[INPUT DATA Boundary: Start]
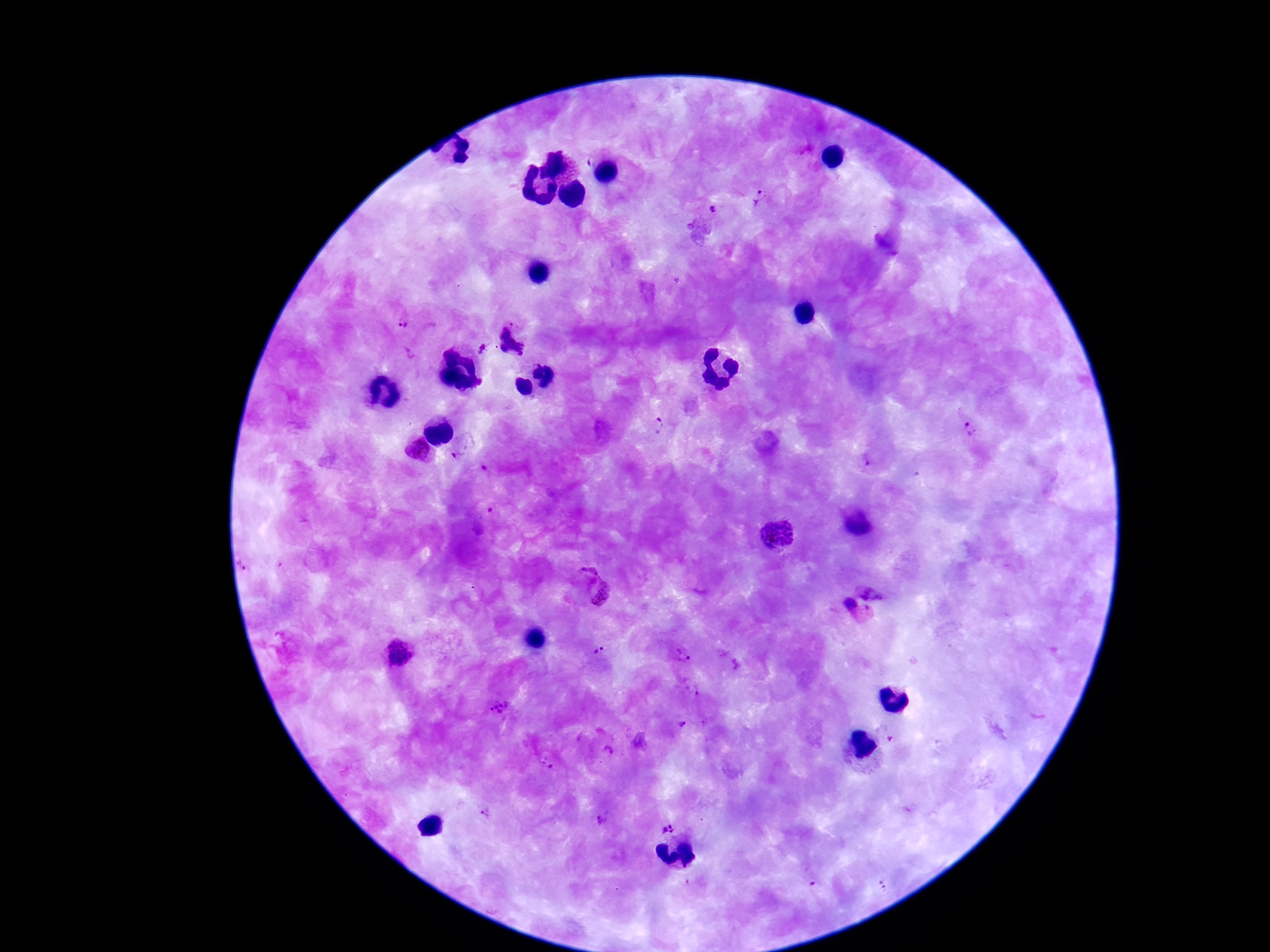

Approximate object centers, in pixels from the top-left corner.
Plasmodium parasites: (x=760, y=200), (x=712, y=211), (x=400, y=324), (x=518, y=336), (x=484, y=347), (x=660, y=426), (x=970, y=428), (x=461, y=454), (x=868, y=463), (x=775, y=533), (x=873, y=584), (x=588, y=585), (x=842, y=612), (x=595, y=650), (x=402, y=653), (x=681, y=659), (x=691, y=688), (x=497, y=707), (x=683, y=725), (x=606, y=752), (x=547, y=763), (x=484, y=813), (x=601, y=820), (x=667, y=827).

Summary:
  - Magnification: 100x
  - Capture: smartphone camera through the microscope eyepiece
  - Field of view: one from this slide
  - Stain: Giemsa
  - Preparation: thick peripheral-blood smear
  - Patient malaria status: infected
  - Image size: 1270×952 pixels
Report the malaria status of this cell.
[INPUT DATA Boundary: End]
[INPUT DATA Boundary: Start]
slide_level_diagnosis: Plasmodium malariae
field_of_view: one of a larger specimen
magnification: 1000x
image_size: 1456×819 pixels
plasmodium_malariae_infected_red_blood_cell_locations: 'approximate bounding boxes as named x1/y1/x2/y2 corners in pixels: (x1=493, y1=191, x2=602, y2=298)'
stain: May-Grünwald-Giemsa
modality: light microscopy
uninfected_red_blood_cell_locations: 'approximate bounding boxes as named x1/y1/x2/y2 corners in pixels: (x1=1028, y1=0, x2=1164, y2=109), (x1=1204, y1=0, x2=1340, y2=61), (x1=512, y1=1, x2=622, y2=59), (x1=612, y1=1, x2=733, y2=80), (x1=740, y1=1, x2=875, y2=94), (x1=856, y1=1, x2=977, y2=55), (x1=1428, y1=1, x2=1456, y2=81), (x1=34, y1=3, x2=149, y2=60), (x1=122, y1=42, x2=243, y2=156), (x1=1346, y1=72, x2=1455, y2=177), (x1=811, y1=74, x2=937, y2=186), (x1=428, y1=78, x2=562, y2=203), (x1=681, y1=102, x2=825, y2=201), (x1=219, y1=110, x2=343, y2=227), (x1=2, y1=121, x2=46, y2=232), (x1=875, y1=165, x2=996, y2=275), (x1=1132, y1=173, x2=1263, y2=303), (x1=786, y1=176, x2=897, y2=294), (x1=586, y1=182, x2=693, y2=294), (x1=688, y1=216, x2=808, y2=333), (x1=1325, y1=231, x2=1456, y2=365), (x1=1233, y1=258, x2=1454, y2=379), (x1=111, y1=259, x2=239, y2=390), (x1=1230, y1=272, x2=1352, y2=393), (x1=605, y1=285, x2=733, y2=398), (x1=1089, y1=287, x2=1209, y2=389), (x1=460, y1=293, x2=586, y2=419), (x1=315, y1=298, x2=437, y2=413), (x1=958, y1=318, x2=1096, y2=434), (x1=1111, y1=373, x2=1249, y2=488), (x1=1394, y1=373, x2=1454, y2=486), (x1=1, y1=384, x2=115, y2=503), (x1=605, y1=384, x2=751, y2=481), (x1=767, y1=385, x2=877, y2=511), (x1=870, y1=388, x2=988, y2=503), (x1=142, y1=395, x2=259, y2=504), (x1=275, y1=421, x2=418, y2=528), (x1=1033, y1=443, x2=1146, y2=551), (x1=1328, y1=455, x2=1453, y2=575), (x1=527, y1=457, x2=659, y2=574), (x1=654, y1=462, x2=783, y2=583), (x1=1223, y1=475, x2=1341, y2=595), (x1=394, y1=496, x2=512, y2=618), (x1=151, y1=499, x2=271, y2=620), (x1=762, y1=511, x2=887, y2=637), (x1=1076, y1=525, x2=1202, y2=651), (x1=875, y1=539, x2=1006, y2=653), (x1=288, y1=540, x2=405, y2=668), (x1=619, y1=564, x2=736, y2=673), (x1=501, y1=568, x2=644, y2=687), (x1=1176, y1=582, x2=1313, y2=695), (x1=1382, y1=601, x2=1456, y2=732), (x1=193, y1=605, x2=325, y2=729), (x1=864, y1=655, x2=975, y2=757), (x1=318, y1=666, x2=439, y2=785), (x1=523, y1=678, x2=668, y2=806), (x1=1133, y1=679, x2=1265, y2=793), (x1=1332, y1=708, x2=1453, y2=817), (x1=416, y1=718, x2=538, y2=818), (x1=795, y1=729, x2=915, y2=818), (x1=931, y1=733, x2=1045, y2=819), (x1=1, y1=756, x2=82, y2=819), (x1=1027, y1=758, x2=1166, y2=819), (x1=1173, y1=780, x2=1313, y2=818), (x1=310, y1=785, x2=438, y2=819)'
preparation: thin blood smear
[INPUT DATA Boundary: End]
- [WORK ITEM]
Scan the records above for the lines holding "- Magnification: 100x" and "Report the malaria status of this cell.". Transcribe those two and every line between them word for word, and no others.

- [EXERCISE SOLUTION]
  - Magnification: 100x
  - Capture: smartphone camera through the microscope eyepiece
  - Field of view: one from this slide
  - Stain: Giemsa
  - Preparation: thick peripheral-blood smear
  - Patient malaria status: infected
  - Image size: 1270×952 pixels
Report the malaria status of this cell.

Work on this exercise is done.